Слезы струились по щекам Беттины, пока сестра осторожно везла ее по больничному коридору.
Вскоре в смотровую вошел доктор Мак-Карни в сопровождении Джона. Мэри недовольно посмотрела на Мак-Карни. Бедная Беттина, она и не предполагала, что ее станут осматривать в такую минуту! Мэри чуть не плакала от досады, а чуть позже из смотровой вышла сестра. Когда она открыла дверь, послышался крик Беттины.

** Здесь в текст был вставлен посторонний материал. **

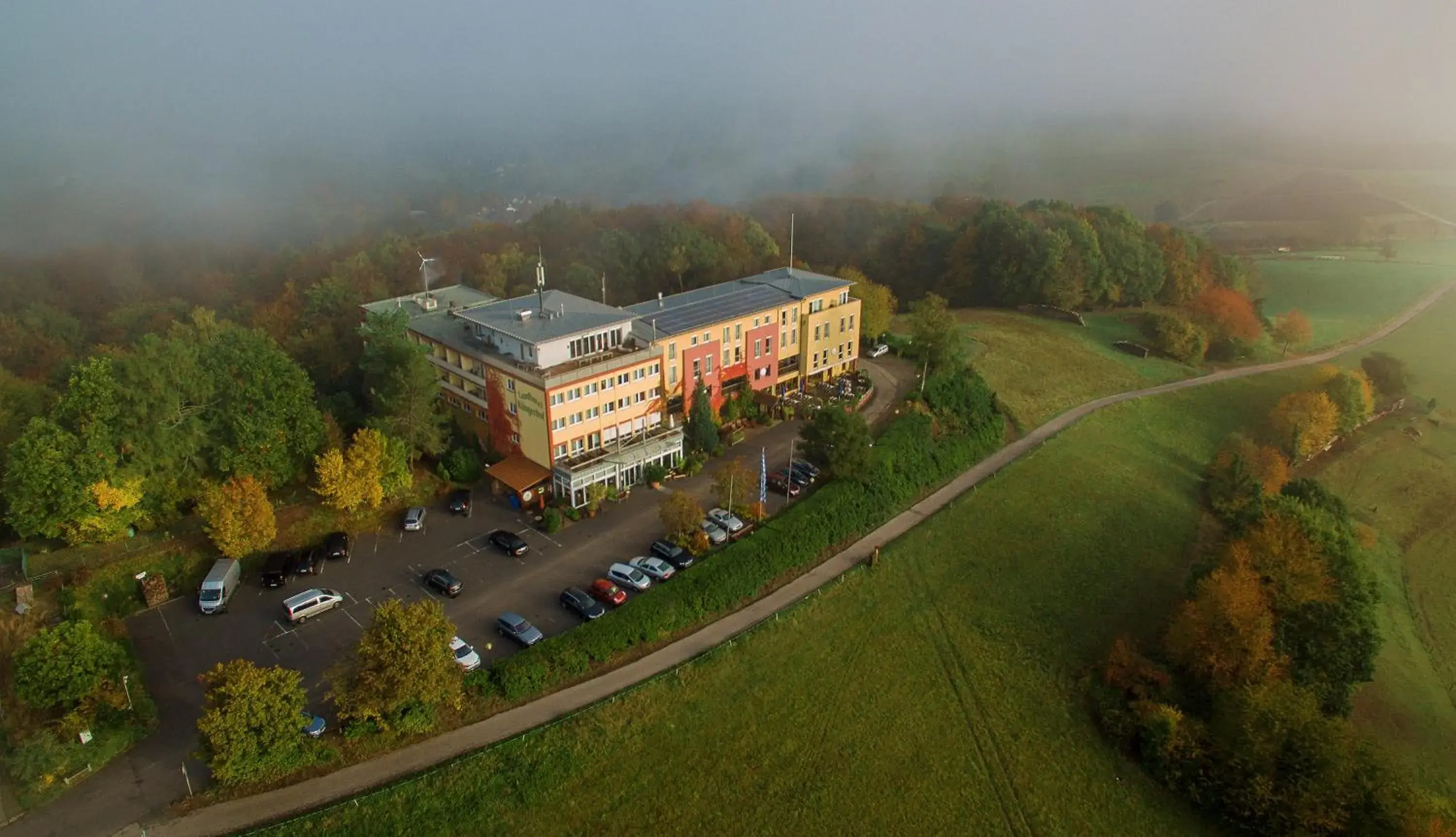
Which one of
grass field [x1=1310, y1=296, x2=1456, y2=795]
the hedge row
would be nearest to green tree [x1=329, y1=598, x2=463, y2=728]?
the hedge row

— Мне не позволили остаться, — как бы оправдываясь, сказала сестра и пожала плечами.
Мэри кивнула.
— Знаю. Я работала здесь когда-то. Как там дела?
Не знаю, все идет очень медленно.
— Почему ей не вводят питоцин внутривенно?
— Мак-Карни не видит в этом нужды. Он говорит, все идет нормально.
Впоследствии Мэри справлялась у суетливо пробегавших медсестер, как там, родильной палате. Она узнала, что Джон и Мак-Карни согласились не давать пока ни каких обезболивающих средств. Они пред полагали, что все скоро и так завершится а если и нет, лучше Беттине обойтись без стимуляторов. Медсестры входили в родильную так же часто, как и выходил оттуда, а Мэри нетерпеливо шагала взад и вперед по коридору в состоянии, близком к истерике. Она мерила шагами длинный коридор и ругала на чем свет стоит великого Мак-Карни, предпочитавшего до последнего момента обходиться без ассистентов и без лекарств, которые могли бы уменьшить страдания роженицы. Мэри хотелось, чтобы сейчас рядом с ней был Сет чтобы у Беттины был другой акушер, чтобы все-все сложилось с самого начала иначе. Время от времени в коридор проникали страшные вопли Беттины.
— Ну, как она там? — с горестным видом спросила Мэри у хорошо ей знакомой старшей сестры.
— Не везет бедняжке. Быстро дошла до восьми сантиметров, и дальше никак, — ответила та и, нерешительно помявшись, добавила: — Мак-Карни велел привязать ее.
— Боже мой.
Все такой же, каким его запомнила Мэри. Надо позвонить Сету. Но оказалось, что он не может подъехать раньше шести.
Когда Сет приехал, Мэри была вся в слезах. Она сбивчиво объяснила, что они сделали с Беттиной. Сет обнял жену и как мог начал успокаивать ее:
— Джон с ней рядом, он не позволит старому ослу обойтись с ней слишком грубо.
— Что-то незаметно. Ее привязали три часа назад. А Джон все твердит, что не допустит никакой анестезии, чтобы не повредить мозг ребенка. Сет, я ведь знаю — это предрассудки. И ты знаешь.
Сет кивнул. Они оба вспомнили, как легко прошли у Мэри роды десять месяцев тому назад. И даже с первым ребенком не было таких мук.
— Он делает все, чтобы ей было как можно хуже, — в сердцах добавила Мэри.
— Не нервничай, — ласково сказал Сет. — Езжай домой.
Однако она решительно отказалась.
— Я не уеду отсюда, покуда этот старый козел не освободит ее.
Проходившая мимо старшая сестра прыснула со смеху.
— Ну, ты даешь, Уотерсон! — сказала она и в шутку погрозила пальцем.
— Как она? — спросила Мэри.
— Почти без изменений. Девять сантиметров.
Один сантиметр — за семь часов усилий. Шел одиннадцатый час.
— Может быть, ей дадут стимуляторы?
Старшая сестра покачала головой и пошла по своим делам.
Наконец, через четыре часа, то есть в третьем часу ночи, дверь родильной палаты открылась и оттуда торопливо вышли Мак-Карни и Джон в сопровождении двух сестер. Одна из сестер толкала перед собой каталку, к которой была привязана дергавшаяся, измученная Беттина, почти потерявшая рассудок от дикой боли. Полсуток ей никто не сказал ни слова, не успокоил, не утешил, ничего не объяснил. Никто не сжал ей руку, не ободрил. Ее просто привязали и предоставили мучиться, сходить с ума от страха, биться, испытывать боли, которые пронзали ее тело и мозг. Сначала Джон подошел к ней и хотел помочь взять верное дыхание, но Мак-Карни немедля отправил его в дальний угол.